Derek Bolser thought he was having an “especially bad year” of allergies at the beginning of his senior cross country season.
“During the first race of cross country season, I knew that something wasn’t quite right. I’d been having poor performances during training,” the eighteen-year-old said. “I usually have a lot of problems with allergies and I thought it had something to do with that.”
The P.K. Yonge graduate realized that the final year of his high school running career was off to a dreadful start when he began experiencing severe weakness in his legs.
“I was feeling fatigued on distance runs, and workouts were going well,” Bolser said, "I put in a lot of work over the summer. Something had to be wrong.”
Bolser’s coach tailored a training schedule specifically designed for the runner’s needs in order for him to run the cross country state meet. The effort seemed futile, however, and Bolser found himself growing weaker and weaker as the season progressed.
Already on a downward slope, Bolser’s medical mystery took a turn for the worst while on a run the day after the cross country regional meet, when he discovered he couldn’t walk.

## DATASET
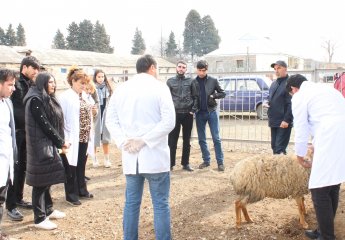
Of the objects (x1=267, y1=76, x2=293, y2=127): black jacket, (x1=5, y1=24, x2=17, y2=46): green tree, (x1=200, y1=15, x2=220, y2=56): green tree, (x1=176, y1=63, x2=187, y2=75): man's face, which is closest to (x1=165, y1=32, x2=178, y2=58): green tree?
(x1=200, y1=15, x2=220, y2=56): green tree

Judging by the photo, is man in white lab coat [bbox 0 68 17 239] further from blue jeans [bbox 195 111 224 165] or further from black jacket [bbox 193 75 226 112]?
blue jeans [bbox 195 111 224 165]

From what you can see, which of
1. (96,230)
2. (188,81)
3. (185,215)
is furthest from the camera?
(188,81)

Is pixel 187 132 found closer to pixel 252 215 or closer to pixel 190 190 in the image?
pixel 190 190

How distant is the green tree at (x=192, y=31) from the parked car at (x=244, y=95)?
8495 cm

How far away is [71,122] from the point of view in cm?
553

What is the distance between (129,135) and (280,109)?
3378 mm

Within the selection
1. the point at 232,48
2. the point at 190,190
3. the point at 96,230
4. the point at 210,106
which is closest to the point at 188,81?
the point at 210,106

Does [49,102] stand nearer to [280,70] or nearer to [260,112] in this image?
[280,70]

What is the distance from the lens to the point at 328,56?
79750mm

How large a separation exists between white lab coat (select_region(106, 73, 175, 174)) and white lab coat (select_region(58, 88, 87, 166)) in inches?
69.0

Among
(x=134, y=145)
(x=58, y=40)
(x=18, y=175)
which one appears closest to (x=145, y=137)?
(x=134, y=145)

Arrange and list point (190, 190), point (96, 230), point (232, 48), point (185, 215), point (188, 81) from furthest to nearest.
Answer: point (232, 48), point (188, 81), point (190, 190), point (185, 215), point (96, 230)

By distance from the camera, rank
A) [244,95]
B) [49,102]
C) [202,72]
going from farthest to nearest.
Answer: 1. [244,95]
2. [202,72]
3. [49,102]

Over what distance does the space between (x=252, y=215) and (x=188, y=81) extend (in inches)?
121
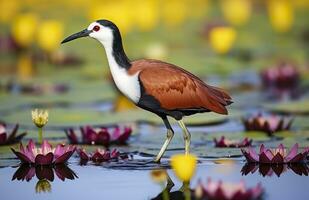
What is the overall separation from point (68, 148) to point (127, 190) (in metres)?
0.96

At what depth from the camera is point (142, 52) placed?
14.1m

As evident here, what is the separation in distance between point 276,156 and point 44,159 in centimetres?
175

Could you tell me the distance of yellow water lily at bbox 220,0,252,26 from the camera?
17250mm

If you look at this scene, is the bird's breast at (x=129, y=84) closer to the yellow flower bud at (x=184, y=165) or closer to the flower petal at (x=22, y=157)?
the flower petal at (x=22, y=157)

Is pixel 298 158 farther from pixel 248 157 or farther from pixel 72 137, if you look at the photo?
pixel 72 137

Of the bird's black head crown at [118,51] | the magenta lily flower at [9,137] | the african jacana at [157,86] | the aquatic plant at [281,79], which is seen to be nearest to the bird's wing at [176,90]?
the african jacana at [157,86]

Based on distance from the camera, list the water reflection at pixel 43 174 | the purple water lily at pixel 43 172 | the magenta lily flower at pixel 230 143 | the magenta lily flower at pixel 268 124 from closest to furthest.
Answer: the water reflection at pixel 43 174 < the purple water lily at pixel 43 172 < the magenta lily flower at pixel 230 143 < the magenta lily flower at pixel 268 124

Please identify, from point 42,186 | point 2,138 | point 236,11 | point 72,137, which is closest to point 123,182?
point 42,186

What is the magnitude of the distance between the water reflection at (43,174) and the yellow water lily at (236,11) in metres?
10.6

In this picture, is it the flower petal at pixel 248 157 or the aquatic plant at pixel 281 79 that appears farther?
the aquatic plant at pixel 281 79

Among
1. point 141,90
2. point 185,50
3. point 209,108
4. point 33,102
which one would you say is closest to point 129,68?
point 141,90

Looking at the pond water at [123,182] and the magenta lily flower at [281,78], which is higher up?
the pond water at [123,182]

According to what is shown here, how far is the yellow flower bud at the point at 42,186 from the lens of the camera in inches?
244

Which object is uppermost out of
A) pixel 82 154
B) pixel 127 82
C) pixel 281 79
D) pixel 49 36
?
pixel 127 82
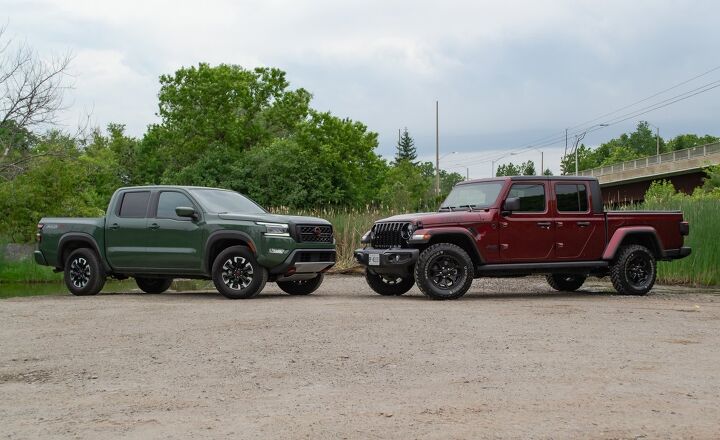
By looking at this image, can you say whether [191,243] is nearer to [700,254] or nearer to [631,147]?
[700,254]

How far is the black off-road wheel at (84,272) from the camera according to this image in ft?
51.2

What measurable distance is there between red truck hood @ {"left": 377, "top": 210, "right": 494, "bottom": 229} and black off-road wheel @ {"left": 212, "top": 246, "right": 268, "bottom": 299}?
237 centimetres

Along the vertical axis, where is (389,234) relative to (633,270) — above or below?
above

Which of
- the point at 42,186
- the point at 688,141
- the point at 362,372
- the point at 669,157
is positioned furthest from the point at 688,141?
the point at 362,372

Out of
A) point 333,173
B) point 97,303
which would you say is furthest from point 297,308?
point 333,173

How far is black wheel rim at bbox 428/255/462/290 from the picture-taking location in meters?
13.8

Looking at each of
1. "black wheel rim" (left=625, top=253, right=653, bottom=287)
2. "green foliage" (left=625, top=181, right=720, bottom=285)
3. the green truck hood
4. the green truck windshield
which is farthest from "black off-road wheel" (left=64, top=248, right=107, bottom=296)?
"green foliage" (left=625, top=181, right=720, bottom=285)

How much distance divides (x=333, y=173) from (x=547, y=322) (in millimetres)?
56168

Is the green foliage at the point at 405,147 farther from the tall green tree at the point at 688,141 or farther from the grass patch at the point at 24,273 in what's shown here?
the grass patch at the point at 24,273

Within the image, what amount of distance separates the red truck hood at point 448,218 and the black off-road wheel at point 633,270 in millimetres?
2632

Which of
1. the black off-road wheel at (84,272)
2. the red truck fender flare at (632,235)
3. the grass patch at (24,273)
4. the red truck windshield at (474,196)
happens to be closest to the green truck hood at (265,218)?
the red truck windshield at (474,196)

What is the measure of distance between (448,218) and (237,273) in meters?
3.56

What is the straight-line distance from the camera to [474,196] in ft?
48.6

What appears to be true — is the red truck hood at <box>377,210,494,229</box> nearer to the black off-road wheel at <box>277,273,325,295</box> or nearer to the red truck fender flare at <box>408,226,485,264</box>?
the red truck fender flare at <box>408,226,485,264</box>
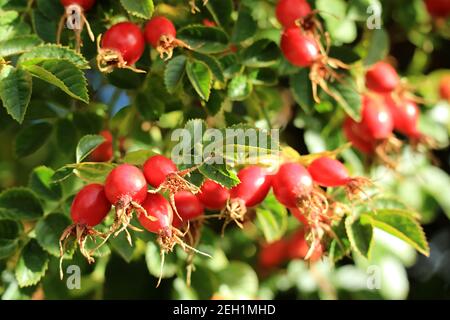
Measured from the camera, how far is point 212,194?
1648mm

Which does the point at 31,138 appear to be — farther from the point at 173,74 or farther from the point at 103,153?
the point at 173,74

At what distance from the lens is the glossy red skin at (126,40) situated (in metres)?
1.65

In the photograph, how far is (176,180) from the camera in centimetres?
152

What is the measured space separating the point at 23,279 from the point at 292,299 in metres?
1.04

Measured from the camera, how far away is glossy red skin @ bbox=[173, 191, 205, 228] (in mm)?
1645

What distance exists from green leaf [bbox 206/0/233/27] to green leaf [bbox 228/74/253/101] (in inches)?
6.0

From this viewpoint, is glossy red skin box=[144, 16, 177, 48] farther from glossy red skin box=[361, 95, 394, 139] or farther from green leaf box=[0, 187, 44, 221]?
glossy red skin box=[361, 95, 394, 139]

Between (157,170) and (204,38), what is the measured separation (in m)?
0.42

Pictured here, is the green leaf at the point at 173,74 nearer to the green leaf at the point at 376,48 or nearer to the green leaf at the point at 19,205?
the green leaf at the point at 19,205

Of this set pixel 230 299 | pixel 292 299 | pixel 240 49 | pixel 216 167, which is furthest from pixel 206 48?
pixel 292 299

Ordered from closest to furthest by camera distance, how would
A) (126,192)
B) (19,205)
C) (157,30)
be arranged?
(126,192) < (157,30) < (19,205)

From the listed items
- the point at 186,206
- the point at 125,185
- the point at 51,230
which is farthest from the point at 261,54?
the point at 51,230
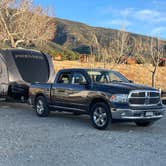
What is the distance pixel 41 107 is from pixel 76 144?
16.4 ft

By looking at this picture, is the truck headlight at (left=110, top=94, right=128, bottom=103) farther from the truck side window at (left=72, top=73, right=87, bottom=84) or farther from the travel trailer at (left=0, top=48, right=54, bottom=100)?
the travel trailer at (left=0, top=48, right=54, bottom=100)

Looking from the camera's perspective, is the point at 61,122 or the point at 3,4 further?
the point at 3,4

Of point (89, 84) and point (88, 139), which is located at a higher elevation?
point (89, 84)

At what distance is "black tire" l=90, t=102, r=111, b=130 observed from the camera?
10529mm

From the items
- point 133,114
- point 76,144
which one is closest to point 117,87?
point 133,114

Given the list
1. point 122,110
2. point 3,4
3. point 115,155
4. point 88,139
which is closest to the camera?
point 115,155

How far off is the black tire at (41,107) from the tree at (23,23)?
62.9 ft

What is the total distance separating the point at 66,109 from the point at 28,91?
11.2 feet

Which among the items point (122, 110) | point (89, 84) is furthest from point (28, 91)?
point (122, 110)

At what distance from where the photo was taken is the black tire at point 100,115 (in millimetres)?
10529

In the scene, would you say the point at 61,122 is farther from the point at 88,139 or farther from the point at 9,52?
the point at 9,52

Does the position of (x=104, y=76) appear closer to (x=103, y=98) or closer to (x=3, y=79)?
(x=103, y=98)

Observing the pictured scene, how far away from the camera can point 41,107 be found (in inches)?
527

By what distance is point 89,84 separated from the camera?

## EXERCISE 1
According to the account of Derek Bolser's season, what did he discover while on a run the day after the cross country regional meet?
## EXERCISE 2
Carry on the account of Derek Bolser's medical mystery, beginning right after its final sentence.
The rows were drawn from a different source than the text.

## ANSWER SECTION 1
He discovered he couldn't walk.

## ANSWER SECTION 2
Said Bolser: “I finally made it back to the car and my dad took me to the hospital, but even that wasn’t reassuring. I was receiving so many different medical opinions that weren’t going anywhere.”
Bolser eventually recovered enough to go about most of his daily activities and walk around, but spent a period of more than two months where he could not run at all.
Josh Horn -- P.K. Yonge’s newest head coach for track and field and one of Bolser’s biggest supporters – kept in contact with his runner throughout the course of his mystery disease, keeping track of any physical changes Bolser had, and any progress made in his diagnosis. At a sit-down meeting with Horn in mid-January, Bolser told his coach he hoped to return to the team in mid-February to embark on an intense training period to get him back into shape.
“[However], as the season wore on, we [believed] that there was no way he could reach that level in the time remaining, and he gradually accepted that he may not run again in a P.K. Yonge jersey,” Horn said.
It was mid-April before any progress was made with Bolser’s diagnosis. Bolser’s symptoms were similar to those of Lyme disease, a tick-born infectious disease that can cause extreme fatigue and joint pain.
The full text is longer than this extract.